## What is required
Turn the records below into a JSON list of strings, with one string for each line and no entries for blank lines.

[Spatial reasoning dataset excerpts]
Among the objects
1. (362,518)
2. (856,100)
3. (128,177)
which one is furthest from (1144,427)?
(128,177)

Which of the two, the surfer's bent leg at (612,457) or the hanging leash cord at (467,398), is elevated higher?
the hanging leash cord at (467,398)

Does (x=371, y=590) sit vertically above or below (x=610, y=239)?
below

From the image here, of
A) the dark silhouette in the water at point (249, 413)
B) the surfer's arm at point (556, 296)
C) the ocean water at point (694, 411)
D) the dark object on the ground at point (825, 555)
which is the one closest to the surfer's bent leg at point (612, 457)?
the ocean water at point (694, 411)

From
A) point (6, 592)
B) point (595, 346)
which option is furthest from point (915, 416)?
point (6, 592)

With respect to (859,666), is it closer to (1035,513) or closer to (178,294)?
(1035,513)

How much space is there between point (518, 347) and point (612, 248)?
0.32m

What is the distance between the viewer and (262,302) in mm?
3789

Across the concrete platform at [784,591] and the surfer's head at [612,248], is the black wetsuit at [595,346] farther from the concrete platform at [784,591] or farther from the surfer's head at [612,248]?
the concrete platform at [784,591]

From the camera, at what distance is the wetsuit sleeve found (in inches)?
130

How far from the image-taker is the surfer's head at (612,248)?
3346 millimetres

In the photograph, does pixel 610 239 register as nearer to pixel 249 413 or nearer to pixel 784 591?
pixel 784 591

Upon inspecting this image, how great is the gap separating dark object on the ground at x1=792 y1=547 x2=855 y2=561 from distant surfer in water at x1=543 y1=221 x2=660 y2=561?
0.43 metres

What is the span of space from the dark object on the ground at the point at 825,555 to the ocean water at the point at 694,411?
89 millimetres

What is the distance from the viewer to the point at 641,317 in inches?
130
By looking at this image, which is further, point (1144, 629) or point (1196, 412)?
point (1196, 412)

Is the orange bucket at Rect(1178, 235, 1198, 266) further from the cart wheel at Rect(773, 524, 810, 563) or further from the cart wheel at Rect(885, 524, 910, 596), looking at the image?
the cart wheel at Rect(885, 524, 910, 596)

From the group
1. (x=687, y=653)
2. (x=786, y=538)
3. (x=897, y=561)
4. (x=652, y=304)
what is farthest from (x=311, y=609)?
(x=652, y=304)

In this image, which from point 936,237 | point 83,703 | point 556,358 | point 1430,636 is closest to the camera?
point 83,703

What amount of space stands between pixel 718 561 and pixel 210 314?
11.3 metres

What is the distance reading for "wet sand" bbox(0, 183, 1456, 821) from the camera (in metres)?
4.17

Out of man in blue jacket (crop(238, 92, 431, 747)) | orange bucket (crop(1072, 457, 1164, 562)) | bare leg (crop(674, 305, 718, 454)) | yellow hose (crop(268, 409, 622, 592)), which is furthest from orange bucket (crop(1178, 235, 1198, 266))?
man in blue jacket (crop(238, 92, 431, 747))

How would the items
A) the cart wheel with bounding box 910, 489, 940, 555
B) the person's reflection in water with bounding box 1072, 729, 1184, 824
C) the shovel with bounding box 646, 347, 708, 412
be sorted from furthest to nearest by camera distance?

## Full response
[
  "Among the objects",
  "1. (362,518)",
  "2. (856,100)",
  "3. (128,177)",
  "which one is furthest from (1144,427)?",
  "(128,177)",
  "Which of the two, the surfer's bent leg at (612,457) or the hanging leash cord at (467,398), is elevated higher?",
  "the hanging leash cord at (467,398)",
  "Does (x=371, y=590) sit vertically above or below (x=610, y=239)?",
  "below",
  "From the image here, of",
  "A) the dark silhouette in the water at point (249, 413)",
  "B) the surfer's arm at point (556, 296)",
  "C) the ocean water at point (694, 411)",
  "D) the dark object on the ground at point (825, 555)",
  "which is the one closest to the surfer's bent leg at point (612, 457)?",
  "the ocean water at point (694, 411)",
  "From",
  "A) point (6, 592)",
  "B) point (595, 346)",
  "which option is furthest from point (915, 416)?",
  "point (6, 592)",
  "With respect to (859,666), is it closer to (1035,513) or closer to (178,294)?",
  "(1035,513)",
  "How much space is there between point (518, 347) and point (612, 248)?",
  "0.32m",
  "What is the distance between the viewer and (262,302) in mm?",
  "3789",
  "Across the concrete platform at [784,591] and the surfer's head at [612,248], is the black wetsuit at [595,346] farther from the concrete platform at [784,591] or farther from the surfer's head at [612,248]?",
  "the concrete platform at [784,591]",
  "From the camera, at what distance is the wetsuit sleeve found (in inches)?",
  "130",
  "How far from the image-taker is the surfer's head at (612,248)?",
  "3346 millimetres",
  "In the photograph, does pixel 610 239 register as nearer to pixel 249 413 or nearer to pixel 784 591?",
  "pixel 784 591",
  "Upon inspecting this image, how great is the gap separating dark object on the ground at x1=792 y1=547 x2=855 y2=561 from distant surfer in water at x1=543 y1=221 x2=660 y2=561?",
  "0.43 metres",
  "What is the span of space from the dark object on the ground at the point at 825,555 to the ocean water at the point at 694,411?",
  "89 millimetres",
  "What is the distance from the viewer to the point at 641,317 in inches?",
  "130",
  "By looking at this image, which is further, point (1144, 629) or point (1196, 412)?",
  "point (1196, 412)",
  "Is the orange bucket at Rect(1178, 235, 1198, 266) further from the cart wheel at Rect(773, 524, 810, 563) or further from the cart wheel at Rect(885, 524, 910, 596), looking at the image?",
  "the cart wheel at Rect(885, 524, 910, 596)",
  "From the group",
  "1. (x=687, y=653)",
  "2. (x=786, y=538)",
  "3. (x=897, y=561)",
  "4. (x=652, y=304)",
  "what is farthest from (x=311, y=609)?",
  "(x=652, y=304)",
  "In this image, which from point 936,237 | point 83,703 | point 556,358 | point 1430,636 is closest to the camera?",
  "point 83,703",
  "What amount of space stands between pixel 718 561 and pixel 210 314?",
  "11.3 metres",
  "What is the distance reading for \"wet sand\" bbox(0, 183, 1456, 821) from the camera (in metres)?",
  "4.17",
  "Out of man in blue jacket (crop(238, 92, 431, 747)) | orange bucket (crop(1072, 457, 1164, 562)) | bare leg (crop(674, 305, 718, 454)) | yellow hose (crop(268, 409, 622, 592)), which is furthest from orange bucket (crop(1178, 235, 1198, 266))?",
  "man in blue jacket (crop(238, 92, 431, 747))",
  "How would the items",
  "A) the cart wheel with bounding box 910, 489, 940, 555",
  "B) the person's reflection in water with bounding box 1072, 729, 1184, 824",
  "C) the shovel with bounding box 646, 347, 708, 412",
  "be sorted from furthest to nearest by camera distance?"
]